"I love free trade," Donald Trump said at the Fox Business Republican presidential debate Tuesday night. "I'm a free trader, 100 percent!"
But judging by Trump's public record, nothing could be further from the truth. In his 2011 book, Time to Get Tough, Trump called for a 20 percent tariff on all imports:
I want foreign countries to finally start forking over cash in order to have access to our markets. So here's the deal: any foreign country shipping goods into the United States pays a 20 percent tax. If they want a piece of the American market, they're going to pay for it. No more free admission into the biggest show in town — and that especially includes China.
He literally writes that trade should not be "free." In those words. Elsewhere in the book, he calls for a 25 percent tariff on China as punishment for currency manipulation (it's unclear if this is on top of or instead of the general 20 percent tariff) and either a 15 or 20 percent tax on companies that outsource jobs — the book contradicts itself as to the rate:
In fairness, this was four years ago, and Trump's views on other taxes have changed since then. But he's also been hyping up tariffs during this campaign, specifically calling for a 35 percent tariff on imported cars in June and on October 26 — just two weeks ago.
It's certainly interesting if Trump thinks that making trade less free is a free trade-y position, and he should elaborate as to why he thinks that. But his record shows a lot of enthusiasm for protectionism, and none for trade liberalization.

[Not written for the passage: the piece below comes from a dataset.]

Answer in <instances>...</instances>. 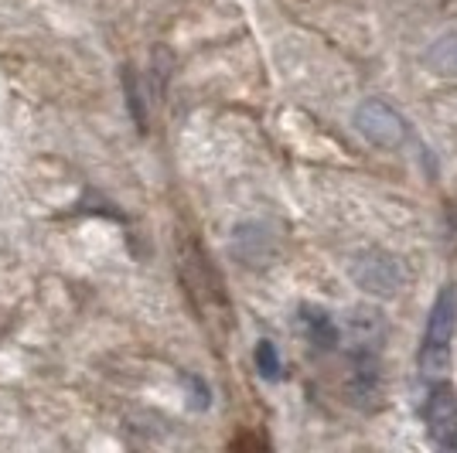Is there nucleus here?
I'll use <instances>...</instances> for the list:
<instances>
[{"label":"nucleus","instance_id":"6","mask_svg":"<svg viewBox=\"0 0 457 453\" xmlns=\"http://www.w3.org/2000/svg\"><path fill=\"white\" fill-rule=\"evenodd\" d=\"M423 65L444 78H457V31H444L423 52Z\"/></svg>","mask_w":457,"mask_h":453},{"label":"nucleus","instance_id":"2","mask_svg":"<svg viewBox=\"0 0 457 453\" xmlns=\"http://www.w3.org/2000/svg\"><path fill=\"white\" fill-rule=\"evenodd\" d=\"M348 276H352V284L359 286L362 293L386 301V297L400 293L403 266H400V259H396L393 252H386V249H362V252H355V256L348 259Z\"/></svg>","mask_w":457,"mask_h":453},{"label":"nucleus","instance_id":"4","mask_svg":"<svg viewBox=\"0 0 457 453\" xmlns=\"http://www.w3.org/2000/svg\"><path fill=\"white\" fill-rule=\"evenodd\" d=\"M423 416H427V430L434 436V443L444 450H457V396L447 382L430 385Z\"/></svg>","mask_w":457,"mask_h":453},{"label":"nucleus","instance_id":"7","mask_svg":"<svg viewBox=\"0 0 457 453\" xmlns=\"http://www.w3.org/2000/svg\"><path fill=\"white\" fill-rule=\"evenodd\" d=\"M301 324H304L307 338L318 348H335L338 344V324L331 321V314L321 307H301Z\"/></svg>","mask_w":457,"mask_h":453},{"label":"nucleus","instance_id":"5","mask_svg":"<svg viewBox=\"0 0 457 453\" xmlns=\"http://www.w3.org/2000/svg\"><path fill=\"white\" fill-rule=\"evenodd\" d=\"M232 252L246 266H267L277 256V235L263 222H246L232 235Z\"/></svg>","mask_w":457,"mask_h":453},{"label":"nucleus","instance_id":"1","mask_svg":"<svg viewBox=\"0 0 457 453\" xmlns=\"http://www.w3.org/2000/svg\"><path fill=\"white\" fill-rule=\"evenodd\" d=\"M454 327H457V290L454 286H444L437 293V301H434V307H430L423 344H420V355H417L420 372L427 378H437L447 372Z\"/></svg>","mask_w":457,"mask_h":453},{"label":"nucleus","instance_id":"9","mask_svg":"<svg viewBox=\"0 0 457 453\" xmlns=\"http://www.w3.org/2000/svg\"><path fill=\"white\" fill-rule=\"evenodd\" d=\"M127 95H130V110H134V119H137V127L144 130V106H140V93H137V86H134V76L127 72Z\"/></svg>","mask_w":457,"mask_h":453},{"label":"nucleus","instance_id":"8","mask_svg":"<svg viewBox=\"0 0 457 453\" xmlns=\"http://www.w3.org/2000/svg\"><path fill=\"white\" fill-rule=\"evenodd\" d=\"M253 361H256V372L263 378H280V372H284V361H280V355H277V348H273V341H260L256 344V351H253Z\"/></svg>","mask_w":457,"mask_h":453},{"label":"nucleus","instance_id":"3","mask_svg":"<svg viewBox=\"0 0 457 453\" xmlns=\"http://www.w3.org/2000/svg\"><path fill=\"white\" fill-rule=\"evenodd\" d=\"M352 127L382 151H396L410 136V123L403 119V113L393 110L389 103H382V99H362L352 110Z\"/></svg>","mask_w":457,"mask_h":453}]
</instances>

You don't have to be an avid free trader to think 20 percent tariffs are ridiculous
Suffice it to say, slapping a 20 percent tariff on everything is a horrible idea. Not only would it make any imported good hugely more expensive, it would be a clear, aggressive violation of the US's duties as a member of the World Trade Organization. The WTO would likely rule the tariff an unfair trade practice and allow for retaliatory tariffs from other countries as punishment. That would hurt US exports, reducing or eliminating any gains to domestic industry due to lowered foreign competition. It'd make workers in export-reliant developing countries worse off and deny them alternatives to subsistence agriculture. And in the US, it'd mainly fall on poor people, who consume more of their income than the rich and so bear the burden of sales taxes (including sales taxes limited only to imported goods) more severely. It's a lose-lose-lose proposition.

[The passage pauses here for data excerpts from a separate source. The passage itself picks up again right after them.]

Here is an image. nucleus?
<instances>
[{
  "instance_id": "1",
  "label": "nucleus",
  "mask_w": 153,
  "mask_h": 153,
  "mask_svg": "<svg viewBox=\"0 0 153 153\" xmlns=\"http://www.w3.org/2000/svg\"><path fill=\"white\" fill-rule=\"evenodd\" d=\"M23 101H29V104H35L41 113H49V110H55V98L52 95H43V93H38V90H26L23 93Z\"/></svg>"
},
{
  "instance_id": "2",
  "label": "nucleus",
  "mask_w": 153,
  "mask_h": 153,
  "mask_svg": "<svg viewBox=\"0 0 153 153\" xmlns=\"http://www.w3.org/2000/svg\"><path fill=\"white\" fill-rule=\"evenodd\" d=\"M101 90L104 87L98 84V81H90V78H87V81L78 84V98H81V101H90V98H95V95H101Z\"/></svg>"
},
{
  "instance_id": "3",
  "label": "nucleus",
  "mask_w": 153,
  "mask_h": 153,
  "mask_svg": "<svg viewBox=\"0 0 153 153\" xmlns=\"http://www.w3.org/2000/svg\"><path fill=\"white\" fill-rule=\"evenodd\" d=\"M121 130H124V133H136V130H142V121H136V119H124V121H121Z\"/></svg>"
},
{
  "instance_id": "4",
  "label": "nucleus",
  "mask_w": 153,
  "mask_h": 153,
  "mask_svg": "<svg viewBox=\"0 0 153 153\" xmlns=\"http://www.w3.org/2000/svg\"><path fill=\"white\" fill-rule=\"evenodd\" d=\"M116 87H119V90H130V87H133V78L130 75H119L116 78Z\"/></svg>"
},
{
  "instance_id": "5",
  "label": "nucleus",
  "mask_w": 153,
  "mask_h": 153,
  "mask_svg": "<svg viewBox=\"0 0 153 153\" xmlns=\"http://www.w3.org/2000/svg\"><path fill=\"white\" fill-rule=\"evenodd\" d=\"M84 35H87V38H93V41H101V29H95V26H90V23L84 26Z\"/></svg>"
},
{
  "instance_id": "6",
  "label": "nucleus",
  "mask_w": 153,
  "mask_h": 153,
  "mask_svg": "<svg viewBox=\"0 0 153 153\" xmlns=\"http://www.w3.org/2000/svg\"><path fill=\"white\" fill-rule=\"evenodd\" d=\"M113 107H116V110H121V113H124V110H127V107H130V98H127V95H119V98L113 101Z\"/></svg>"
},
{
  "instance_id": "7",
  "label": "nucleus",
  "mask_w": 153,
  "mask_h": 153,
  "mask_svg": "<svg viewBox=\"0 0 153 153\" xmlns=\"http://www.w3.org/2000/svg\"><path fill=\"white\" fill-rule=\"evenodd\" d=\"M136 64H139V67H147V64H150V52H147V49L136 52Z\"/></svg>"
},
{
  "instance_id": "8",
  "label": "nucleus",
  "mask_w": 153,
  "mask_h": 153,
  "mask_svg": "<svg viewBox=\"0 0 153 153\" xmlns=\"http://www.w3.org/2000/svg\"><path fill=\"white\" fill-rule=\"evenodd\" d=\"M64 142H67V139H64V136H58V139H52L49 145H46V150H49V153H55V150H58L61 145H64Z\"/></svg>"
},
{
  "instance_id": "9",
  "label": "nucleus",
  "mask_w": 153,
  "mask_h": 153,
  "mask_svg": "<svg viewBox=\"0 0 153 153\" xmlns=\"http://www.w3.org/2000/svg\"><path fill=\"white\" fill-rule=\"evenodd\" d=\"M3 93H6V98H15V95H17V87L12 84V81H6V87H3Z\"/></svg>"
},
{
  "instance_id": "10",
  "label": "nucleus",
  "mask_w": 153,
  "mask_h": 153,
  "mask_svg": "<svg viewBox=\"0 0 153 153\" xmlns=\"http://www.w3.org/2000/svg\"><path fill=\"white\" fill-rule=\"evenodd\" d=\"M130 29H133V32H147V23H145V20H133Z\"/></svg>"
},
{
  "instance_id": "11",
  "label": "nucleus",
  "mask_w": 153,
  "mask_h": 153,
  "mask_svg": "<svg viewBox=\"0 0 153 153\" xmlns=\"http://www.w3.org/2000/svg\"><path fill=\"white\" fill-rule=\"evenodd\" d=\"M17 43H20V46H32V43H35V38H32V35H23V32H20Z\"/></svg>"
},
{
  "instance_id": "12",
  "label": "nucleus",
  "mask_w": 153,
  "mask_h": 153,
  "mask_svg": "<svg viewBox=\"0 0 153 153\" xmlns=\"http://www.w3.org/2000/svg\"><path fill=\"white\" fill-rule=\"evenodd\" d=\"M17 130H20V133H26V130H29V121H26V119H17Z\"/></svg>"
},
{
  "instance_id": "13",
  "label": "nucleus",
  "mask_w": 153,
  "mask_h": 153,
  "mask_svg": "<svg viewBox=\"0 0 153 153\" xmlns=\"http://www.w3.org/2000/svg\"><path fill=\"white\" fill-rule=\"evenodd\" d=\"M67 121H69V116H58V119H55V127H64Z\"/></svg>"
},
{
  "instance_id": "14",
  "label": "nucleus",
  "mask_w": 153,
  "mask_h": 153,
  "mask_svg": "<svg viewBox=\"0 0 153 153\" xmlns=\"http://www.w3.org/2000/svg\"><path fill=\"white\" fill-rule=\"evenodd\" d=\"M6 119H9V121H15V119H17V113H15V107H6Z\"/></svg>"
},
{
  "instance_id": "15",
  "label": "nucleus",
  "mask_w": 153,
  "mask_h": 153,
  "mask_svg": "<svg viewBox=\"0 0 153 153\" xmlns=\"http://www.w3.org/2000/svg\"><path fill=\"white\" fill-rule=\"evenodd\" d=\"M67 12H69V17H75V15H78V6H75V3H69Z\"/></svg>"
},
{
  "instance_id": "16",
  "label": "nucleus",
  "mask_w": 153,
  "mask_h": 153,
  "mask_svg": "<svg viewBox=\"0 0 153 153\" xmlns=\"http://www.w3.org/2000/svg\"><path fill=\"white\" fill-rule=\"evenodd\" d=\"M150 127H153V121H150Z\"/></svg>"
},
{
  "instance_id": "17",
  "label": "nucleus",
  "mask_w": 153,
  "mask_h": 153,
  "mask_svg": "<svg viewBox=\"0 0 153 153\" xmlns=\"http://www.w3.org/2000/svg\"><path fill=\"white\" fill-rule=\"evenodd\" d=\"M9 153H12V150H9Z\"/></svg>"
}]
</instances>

Trump's proposed outsourcing tax actually has some bipartisan support — not that this makes it any more viable. In 2010, Sen. Chuck Schumer (D-NY) proposed taxing companies that outsource call center jobs. These kinds of plans would likely be struck down by the WTO as unfair trade barriers, and even if they weren't, they wouldn't do much of anything to bring jobs back to the US. That ship has sailed; not even people who believe US trade policy contributed to the decline of manufacturing don't think those jobs will return should we start fighting outsourcing aggressively. Like the tariff, the policy would mostly serve to hamper growth and increase prices, with low-income consumers paying much of the burden.